Published in: Journal of Hospital Medicine (Epub June 2018). doi:10.12788/jhm.2976

Posted on on August 23, 2018

by Mahshid Abir, Jason E. Goldstick, Rosalie Malsberger, Claude Messan Setodji, Sharmistha Dev, Neil S. Wenger

Few studies have evaluated the relationship between high hospital occupancy and hospital-acquired complications. We evaluated the association between inpatient occupancy and hospital-acquired Clostridium difficile infection (CDI) using a novel measure of hospital occupancy. We analyzed administrative data from California hospitals from 2008–2012 for Medicare recipients aged ≥65 years with a discharge diagnosis of acute myocardial infarction, heart failure, or pneumonia. Using daily census data, we constructed patient-level measures of occupancy on admission day and average occupancy during hospitalization (range: 0-1), which were split into 4 groups.

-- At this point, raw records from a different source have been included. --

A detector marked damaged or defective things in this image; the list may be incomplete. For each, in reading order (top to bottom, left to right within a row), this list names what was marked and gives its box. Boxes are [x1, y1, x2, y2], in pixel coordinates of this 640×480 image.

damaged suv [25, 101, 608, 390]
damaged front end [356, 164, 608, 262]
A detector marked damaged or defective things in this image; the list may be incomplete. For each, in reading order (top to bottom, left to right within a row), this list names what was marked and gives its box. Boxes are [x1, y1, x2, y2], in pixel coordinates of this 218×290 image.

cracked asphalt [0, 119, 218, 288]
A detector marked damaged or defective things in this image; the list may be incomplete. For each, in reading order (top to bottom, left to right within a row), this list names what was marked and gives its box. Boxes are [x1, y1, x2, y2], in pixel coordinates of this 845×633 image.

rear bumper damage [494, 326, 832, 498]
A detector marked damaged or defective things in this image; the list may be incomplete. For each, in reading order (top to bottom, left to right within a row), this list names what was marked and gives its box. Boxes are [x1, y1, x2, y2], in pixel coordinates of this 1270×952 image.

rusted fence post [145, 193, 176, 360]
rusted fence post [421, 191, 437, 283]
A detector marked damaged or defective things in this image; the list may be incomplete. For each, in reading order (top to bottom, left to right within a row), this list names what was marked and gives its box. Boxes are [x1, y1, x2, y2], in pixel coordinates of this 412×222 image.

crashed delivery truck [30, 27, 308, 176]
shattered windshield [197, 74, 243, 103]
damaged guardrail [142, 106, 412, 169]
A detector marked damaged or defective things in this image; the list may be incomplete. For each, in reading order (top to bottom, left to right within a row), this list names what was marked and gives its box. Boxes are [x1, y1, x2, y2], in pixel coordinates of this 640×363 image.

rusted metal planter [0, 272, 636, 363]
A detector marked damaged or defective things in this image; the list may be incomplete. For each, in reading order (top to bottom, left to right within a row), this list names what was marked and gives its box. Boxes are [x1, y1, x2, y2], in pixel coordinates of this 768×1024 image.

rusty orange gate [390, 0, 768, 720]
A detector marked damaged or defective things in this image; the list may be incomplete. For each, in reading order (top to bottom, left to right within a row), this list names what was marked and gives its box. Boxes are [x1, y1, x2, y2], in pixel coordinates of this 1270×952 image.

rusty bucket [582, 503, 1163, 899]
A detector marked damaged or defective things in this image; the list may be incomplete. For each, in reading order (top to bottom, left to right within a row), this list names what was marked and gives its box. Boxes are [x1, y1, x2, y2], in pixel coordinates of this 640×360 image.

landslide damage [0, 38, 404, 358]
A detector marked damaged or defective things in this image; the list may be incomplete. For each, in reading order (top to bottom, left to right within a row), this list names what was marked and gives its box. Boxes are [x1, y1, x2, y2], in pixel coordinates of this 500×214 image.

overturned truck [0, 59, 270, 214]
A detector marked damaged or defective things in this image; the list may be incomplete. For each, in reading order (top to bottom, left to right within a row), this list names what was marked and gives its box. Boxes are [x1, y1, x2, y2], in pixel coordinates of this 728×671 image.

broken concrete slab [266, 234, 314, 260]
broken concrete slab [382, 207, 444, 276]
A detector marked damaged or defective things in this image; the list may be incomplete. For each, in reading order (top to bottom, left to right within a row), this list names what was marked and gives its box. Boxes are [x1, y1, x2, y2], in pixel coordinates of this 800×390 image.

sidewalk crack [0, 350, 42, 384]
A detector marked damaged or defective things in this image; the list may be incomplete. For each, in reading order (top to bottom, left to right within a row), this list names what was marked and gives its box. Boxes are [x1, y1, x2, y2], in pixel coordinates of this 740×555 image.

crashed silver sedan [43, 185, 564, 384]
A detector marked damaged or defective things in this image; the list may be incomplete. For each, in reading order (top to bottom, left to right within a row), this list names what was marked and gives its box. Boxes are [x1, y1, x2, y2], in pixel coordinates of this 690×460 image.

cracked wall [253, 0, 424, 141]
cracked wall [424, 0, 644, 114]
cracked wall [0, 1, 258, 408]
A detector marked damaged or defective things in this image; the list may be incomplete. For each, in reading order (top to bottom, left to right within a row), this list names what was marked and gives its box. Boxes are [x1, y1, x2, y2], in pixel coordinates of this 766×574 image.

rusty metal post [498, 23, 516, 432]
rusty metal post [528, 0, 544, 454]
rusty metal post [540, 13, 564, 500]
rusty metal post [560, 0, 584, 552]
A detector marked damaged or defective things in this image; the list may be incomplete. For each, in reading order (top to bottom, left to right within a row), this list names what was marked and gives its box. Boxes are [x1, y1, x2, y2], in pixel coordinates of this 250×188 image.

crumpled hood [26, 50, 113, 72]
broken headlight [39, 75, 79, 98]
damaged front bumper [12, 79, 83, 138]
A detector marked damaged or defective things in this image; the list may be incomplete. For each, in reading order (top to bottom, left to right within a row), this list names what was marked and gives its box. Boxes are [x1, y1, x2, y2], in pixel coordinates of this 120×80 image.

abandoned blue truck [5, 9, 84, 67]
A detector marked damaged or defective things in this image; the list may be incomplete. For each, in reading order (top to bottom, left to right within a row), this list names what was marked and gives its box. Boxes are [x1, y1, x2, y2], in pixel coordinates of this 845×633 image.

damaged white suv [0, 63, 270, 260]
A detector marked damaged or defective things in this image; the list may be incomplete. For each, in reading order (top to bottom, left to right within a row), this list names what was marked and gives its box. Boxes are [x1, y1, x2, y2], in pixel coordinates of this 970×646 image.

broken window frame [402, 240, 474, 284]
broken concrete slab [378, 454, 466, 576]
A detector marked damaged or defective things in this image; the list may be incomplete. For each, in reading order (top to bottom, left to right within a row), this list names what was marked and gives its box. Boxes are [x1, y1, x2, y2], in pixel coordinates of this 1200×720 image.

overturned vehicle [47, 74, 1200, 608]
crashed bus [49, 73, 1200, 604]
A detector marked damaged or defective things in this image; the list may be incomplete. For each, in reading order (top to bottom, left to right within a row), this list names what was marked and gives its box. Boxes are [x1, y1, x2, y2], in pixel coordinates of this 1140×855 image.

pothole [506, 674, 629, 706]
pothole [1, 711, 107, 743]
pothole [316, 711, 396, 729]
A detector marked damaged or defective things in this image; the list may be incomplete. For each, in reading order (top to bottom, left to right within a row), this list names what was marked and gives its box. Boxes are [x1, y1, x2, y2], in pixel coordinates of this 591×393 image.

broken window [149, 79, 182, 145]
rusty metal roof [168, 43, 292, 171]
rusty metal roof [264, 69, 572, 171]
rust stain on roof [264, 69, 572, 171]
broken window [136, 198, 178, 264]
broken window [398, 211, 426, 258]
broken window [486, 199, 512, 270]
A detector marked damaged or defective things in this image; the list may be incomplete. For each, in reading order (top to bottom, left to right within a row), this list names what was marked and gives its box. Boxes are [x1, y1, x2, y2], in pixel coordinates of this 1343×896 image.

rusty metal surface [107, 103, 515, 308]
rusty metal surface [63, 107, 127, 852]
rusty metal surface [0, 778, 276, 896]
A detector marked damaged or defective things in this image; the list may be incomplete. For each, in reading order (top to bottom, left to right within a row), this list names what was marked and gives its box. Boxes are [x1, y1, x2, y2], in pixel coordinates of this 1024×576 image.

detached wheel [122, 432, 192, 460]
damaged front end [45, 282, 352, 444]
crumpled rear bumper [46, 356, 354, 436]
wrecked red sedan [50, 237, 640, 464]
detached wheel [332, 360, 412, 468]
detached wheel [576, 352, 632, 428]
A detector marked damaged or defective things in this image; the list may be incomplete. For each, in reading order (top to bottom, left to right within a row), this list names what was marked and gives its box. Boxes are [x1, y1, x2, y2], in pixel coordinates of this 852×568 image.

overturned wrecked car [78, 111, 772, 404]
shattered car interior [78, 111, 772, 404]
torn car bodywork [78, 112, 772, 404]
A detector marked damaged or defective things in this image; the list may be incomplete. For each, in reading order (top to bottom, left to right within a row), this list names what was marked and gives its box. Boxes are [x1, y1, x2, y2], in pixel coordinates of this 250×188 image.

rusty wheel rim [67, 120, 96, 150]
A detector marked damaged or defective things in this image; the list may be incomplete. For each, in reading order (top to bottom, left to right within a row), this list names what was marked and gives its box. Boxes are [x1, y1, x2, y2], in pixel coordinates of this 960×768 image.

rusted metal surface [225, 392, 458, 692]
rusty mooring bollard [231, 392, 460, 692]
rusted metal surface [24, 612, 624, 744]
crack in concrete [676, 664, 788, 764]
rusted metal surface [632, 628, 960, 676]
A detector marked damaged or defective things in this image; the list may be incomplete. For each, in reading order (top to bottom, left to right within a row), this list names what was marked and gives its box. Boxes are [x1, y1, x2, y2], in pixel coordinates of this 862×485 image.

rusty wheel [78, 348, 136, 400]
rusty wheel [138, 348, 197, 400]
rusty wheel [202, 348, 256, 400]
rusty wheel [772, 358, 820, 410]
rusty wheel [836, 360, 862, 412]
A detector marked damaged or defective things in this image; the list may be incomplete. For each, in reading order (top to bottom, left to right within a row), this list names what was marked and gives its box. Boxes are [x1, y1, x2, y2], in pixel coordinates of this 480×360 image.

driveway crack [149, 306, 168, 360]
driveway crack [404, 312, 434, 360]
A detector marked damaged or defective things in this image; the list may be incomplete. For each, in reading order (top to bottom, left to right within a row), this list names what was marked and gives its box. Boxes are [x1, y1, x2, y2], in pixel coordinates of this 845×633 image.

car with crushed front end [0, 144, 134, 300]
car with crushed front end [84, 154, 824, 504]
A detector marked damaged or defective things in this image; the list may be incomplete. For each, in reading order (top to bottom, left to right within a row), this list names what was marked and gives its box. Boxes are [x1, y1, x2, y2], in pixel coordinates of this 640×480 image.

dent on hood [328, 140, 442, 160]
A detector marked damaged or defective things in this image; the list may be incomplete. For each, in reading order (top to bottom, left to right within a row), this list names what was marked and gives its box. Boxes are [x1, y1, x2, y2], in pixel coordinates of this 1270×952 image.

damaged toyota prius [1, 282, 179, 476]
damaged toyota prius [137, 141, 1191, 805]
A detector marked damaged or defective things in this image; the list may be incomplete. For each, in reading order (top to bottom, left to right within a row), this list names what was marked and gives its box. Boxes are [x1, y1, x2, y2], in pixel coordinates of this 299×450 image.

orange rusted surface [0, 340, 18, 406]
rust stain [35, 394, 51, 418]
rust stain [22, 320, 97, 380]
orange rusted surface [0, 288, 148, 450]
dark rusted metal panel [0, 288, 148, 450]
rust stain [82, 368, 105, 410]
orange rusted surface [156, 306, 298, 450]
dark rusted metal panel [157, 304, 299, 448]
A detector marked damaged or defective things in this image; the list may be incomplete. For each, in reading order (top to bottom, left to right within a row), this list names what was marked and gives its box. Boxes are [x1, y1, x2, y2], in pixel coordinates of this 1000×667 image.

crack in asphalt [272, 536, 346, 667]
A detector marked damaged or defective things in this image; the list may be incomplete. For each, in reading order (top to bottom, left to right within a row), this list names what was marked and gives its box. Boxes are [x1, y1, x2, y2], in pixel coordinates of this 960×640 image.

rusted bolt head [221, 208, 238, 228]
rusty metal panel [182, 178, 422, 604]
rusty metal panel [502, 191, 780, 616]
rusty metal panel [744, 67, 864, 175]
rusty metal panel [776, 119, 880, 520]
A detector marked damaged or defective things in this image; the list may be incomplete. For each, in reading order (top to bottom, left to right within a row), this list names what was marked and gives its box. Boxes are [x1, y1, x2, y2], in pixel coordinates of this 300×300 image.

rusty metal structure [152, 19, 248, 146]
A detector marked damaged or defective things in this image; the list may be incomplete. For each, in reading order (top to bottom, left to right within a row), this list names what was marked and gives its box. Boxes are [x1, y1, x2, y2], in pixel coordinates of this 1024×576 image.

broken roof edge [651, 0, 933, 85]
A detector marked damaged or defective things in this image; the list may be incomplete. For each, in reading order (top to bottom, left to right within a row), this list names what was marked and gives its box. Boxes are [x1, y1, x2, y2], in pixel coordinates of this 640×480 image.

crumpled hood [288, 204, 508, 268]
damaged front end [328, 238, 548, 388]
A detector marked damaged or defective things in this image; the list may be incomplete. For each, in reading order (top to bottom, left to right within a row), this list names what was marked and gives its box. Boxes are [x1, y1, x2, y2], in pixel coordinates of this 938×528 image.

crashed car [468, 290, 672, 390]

We used logistic regression with cluster standard errors to estimate the adjusted and unadjusted relationship of occupancy with hospital-acquired CDI. Across 327 hospitals, 558,344 discharges met our inclusion criteria. Higher admission day occupancy was associated with significantly lower adjusted likelihood of CDI. Compared to the 0-0.25 occupancy group, patients admitted on a day of 0.51-0.75 occupancy had 0.86 odds of CDI (95% CI 0.75-0.98). The 0.76-1.00 admission occupancy group had 0.87 odds of CDI (95% CI 0.75-1.01). With regard to average occupancy, intermediate levels of occupancy 0.26-0.50 (odds ratio [OR] = 3.04, 95% CI 2.33-3.96) and 0.51-0.75 (OR = 3.28, 95% CI 2.51-4.28) had over 3-fold increased adjusted odds of CDI relative to the low occupancy group; the high occupancy group did not have significantly different odds of CDI compared to the low occupancy group (OR = 0.96, 95% CI 0.70-1.31). These findings should prompt exploration of how hospitals react to occupancy changes and how those care processes translate into hospital-acquired complications in order to inform best practices.